DSAIL (Domain Specific AI Language) is the core technology that Jaxon AI is expanding into a wider enterprise market. This technology seeks to address the illusion and inaccuracy challenges in artificial intelligence by combining IBM Watson's underlying models. DSAIL operates with the aim of minimizing the risk of AI illusions.
Illusions occur when an AI system produces an inaccurate response to a query. Inaccuracy can be caused by various factors, such as incomplete training data and lack of validation.
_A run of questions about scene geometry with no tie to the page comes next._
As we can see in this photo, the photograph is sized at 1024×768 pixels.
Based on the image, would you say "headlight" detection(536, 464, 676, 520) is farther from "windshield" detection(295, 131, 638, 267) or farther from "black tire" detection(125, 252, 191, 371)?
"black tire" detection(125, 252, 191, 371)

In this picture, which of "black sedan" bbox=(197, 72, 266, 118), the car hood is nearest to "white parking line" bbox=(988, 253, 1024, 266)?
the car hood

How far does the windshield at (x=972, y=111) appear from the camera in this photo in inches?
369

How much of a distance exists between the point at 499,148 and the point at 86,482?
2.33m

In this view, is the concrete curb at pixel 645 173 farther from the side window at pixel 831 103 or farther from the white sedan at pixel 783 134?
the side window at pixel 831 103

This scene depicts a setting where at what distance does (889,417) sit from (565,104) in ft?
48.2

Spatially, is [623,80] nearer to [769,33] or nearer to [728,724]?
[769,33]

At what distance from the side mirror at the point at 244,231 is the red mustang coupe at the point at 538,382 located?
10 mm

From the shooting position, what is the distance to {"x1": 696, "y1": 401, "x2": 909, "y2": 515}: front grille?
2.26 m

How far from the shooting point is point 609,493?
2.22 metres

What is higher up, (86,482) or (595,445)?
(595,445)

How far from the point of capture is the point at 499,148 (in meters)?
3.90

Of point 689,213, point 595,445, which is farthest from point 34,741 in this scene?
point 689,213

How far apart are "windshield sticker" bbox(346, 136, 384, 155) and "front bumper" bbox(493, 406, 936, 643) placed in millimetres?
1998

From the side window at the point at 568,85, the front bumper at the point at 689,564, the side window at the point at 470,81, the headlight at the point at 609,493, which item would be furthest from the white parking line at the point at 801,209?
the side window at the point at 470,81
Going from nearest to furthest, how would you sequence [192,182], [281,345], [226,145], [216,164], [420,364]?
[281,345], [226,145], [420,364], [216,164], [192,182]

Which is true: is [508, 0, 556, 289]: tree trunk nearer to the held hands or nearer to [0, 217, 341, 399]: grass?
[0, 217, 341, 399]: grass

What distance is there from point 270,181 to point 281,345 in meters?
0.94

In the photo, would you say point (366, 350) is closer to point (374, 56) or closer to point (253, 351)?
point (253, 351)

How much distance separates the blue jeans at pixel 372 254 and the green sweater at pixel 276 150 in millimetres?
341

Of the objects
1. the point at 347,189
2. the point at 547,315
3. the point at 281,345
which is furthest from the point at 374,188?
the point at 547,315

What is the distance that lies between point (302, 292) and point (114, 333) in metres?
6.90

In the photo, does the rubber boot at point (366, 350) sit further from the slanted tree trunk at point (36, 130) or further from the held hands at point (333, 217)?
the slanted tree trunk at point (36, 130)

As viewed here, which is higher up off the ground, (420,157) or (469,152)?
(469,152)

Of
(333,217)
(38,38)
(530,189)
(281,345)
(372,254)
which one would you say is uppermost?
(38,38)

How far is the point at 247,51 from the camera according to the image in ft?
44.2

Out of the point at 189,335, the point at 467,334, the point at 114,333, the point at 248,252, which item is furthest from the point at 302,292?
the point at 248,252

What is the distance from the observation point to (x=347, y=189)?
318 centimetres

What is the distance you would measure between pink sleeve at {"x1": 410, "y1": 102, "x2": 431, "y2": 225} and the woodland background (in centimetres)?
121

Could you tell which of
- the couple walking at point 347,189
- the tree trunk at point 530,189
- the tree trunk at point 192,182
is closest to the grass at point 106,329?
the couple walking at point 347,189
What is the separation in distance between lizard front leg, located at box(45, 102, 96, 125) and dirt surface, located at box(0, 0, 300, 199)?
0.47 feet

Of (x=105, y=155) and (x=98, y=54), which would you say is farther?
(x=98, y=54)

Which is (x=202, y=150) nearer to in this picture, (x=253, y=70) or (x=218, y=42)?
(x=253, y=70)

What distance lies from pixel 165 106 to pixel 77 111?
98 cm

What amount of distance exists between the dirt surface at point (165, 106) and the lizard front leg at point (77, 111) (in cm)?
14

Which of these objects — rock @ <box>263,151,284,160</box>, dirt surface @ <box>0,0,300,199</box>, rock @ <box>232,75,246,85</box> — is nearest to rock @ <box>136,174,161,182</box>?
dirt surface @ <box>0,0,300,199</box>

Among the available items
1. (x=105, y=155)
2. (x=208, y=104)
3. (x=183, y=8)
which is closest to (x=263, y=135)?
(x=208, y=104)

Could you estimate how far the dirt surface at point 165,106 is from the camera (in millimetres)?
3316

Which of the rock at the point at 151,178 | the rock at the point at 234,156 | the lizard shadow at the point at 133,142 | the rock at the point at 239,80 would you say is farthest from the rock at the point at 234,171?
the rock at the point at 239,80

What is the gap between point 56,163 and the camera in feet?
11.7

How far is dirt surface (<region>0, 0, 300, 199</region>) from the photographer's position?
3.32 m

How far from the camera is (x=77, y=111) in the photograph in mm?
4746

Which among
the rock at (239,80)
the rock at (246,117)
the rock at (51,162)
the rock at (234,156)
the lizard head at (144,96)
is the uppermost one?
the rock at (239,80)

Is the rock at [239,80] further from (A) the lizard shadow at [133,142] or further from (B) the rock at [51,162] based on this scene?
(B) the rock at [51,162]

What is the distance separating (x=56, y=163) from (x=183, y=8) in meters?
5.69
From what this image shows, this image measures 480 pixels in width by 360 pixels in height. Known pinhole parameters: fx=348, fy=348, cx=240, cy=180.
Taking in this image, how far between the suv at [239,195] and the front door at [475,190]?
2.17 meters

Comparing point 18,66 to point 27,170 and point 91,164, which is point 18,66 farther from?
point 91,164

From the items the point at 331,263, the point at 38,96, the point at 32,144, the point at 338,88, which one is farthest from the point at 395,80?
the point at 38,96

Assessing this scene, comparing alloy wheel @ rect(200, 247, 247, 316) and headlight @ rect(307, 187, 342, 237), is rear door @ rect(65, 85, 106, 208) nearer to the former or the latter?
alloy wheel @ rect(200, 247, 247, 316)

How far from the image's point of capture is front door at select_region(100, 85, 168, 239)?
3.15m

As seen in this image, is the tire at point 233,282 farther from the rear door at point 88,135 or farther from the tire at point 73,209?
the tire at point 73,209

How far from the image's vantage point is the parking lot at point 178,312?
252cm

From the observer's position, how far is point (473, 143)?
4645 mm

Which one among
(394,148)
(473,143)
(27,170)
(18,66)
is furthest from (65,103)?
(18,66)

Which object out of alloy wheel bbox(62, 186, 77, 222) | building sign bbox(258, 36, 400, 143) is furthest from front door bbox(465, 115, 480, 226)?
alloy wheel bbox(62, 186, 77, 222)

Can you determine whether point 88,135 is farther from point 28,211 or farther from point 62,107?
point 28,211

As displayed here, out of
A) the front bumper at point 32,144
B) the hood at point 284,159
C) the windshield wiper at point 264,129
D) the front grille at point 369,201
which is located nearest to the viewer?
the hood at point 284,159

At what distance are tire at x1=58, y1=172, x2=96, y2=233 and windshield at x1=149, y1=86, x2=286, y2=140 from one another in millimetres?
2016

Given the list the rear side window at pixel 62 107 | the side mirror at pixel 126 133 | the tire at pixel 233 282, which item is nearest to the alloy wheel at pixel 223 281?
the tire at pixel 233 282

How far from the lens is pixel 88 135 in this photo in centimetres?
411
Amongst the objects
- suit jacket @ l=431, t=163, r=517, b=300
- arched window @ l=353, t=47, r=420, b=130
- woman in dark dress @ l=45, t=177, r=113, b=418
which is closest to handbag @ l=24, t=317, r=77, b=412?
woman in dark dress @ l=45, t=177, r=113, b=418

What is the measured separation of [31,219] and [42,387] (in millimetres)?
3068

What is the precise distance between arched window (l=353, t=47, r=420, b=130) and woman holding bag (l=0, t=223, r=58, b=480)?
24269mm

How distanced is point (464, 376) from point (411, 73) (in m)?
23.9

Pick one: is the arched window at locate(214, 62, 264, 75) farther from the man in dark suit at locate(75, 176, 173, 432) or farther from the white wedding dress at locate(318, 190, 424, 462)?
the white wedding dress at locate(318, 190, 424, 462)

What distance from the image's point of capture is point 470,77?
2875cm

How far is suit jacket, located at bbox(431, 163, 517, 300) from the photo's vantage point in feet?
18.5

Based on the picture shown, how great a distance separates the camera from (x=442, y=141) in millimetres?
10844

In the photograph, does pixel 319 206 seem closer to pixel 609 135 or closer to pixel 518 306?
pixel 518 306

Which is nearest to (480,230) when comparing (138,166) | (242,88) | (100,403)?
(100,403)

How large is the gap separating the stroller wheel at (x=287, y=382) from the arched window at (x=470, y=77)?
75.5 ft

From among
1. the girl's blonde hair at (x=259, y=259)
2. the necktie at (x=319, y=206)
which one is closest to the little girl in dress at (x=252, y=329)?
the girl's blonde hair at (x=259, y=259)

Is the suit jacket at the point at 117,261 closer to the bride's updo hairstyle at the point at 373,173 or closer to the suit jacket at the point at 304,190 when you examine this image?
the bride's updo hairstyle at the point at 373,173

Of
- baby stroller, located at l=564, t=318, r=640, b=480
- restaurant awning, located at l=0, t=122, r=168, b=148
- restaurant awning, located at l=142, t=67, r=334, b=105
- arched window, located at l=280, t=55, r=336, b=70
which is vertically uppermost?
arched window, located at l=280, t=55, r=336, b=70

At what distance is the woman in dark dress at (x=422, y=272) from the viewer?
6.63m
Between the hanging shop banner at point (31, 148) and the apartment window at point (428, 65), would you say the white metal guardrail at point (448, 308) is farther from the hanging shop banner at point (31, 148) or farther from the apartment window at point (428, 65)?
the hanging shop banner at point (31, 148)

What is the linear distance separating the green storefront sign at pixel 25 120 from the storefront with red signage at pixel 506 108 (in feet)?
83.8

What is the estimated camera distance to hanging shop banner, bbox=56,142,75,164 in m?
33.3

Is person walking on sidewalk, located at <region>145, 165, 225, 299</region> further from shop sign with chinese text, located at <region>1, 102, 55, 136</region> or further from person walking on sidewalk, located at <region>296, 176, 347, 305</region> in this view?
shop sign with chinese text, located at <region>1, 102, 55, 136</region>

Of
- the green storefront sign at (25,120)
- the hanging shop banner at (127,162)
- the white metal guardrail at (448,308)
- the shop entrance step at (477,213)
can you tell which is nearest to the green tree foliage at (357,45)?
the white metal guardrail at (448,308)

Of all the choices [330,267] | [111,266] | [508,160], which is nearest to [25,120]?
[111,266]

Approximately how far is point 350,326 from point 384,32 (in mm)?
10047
The purpose of DSAIL is to help reduce the risk of illusions. Cohen explains that DSAIL accepts natural language input and converts it into binary language format. It then undergoes a series of checks and balances, such as Boolean satisfiability, to ensure that the AI response meets all constraints before being returned. This is done to limit uncertainty and improve the credibility of the AI system in applications.
One common method used by multiple vendors to reduce illusions is Retrieval-Augmented Generation (RAG). In the RAG model, LLM also has access to knowledge bases to help obtain accurate answers.
Cohen explains that RAG is a technique used by DSAIL to address illusion problems, but it is only part of the method. He points out that when using DSAIL technology, the output generated by RAG technology still needs to undergo a series of checks before being returned to the user, further limiting illusions.
IBM's Watsonx serves as the cornerstone of Jaxon AI's system.
Jaxon uses models from IBM's Watsonx model library as building blocks for its AI system.
Cohen explains that IBM's StarCoder model is specifically used for the code generation step in Jaxon AI. Jaxon utilizes StarCoder's capabilities to automatically generate initial code for AI projects based on collected designs and requirements, as a step in Jaxon's overall approach to building customized AI systems.
StarCoder LLM is an open-source project launched in May, with support from ServiceNow and Hugging Face. Savio Rodrigues, IBM's Vice President of Ecosystem Engineering and Developer Advocacy, said that IBM is actually one of the founding contributors to the StarCoder project. He also noted that IBM is working closely with Hugging Face to bring open models to enterprise users.
It is clear that IBM has multiple code generation LLM tools in its Watsonx library. While StarCoder has broad capabilities, IBM's own models focus on specific use cases. IBM has already used its own code generation LLM to assist with COBOL code migration and building quantum computing applications.
IBM is building an ecosystem plan to embed Watsonx into software vendor tools.
The AI and LLM technology market is a highly competitive field, including major players such as OpenAI, Microsoft, Google, and Amazon Web Services (AWS).
IBM is looking for opportunities to enter the market, particularly by helping developers and independent software vendors (ISVs) like Jaxon AI through a project called IBM Build.
Rodrigues explains that IBM Build provides partners with access to Watsonx, technical support, and marketing support. The overall goal is to provide organizations with reliable and trustworthy AI foundational models with consistent pricing, performance, and availability.
"We know that our customers trust IBM's approach to AI, from the way we train models to the legal checks we perform," Rodrigues said.